### What the task requires:
Below are records to write out exactly; drop the pictures when you do.

### Information shown:
□ □ □ □ □

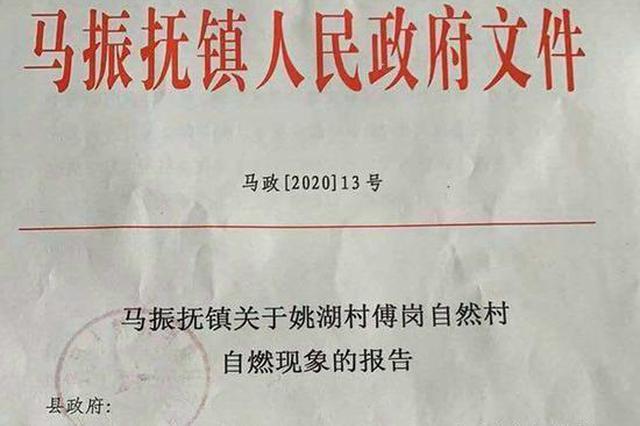 """唐河县一村庄发生""""自燃""""事件 起火原因正在调查中"""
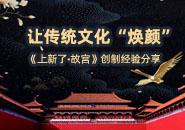 """让传统文化""""焕颜"""" 《上新了·故宫》创制经验分享"""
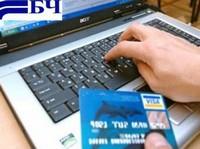 БелЖД повысила онлайн-продажи билетов
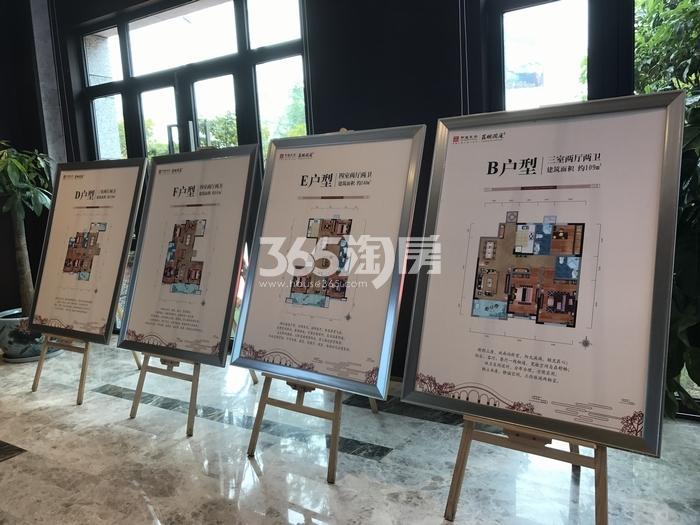 中建昆明澜庭售楼部户型展示实景(2017.9.8)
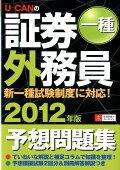 2012年版 U-CANの証券外務員一種予想問題集版)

□ □ □ □ □

### Solution:
 """唐河县一村庄发生""""自燃""""事件 起火原因正在调查中"""
 """让传统文化""""焕颜"""" 《上新了·故宫》创制经验分享"""
 БелЖД повысила онлайн-продажи билетов
 中建昆明澜庭售楼部户型展示实景(2017.9.8)
 2012年版 U-CANの証券外務員一種予想問題集版)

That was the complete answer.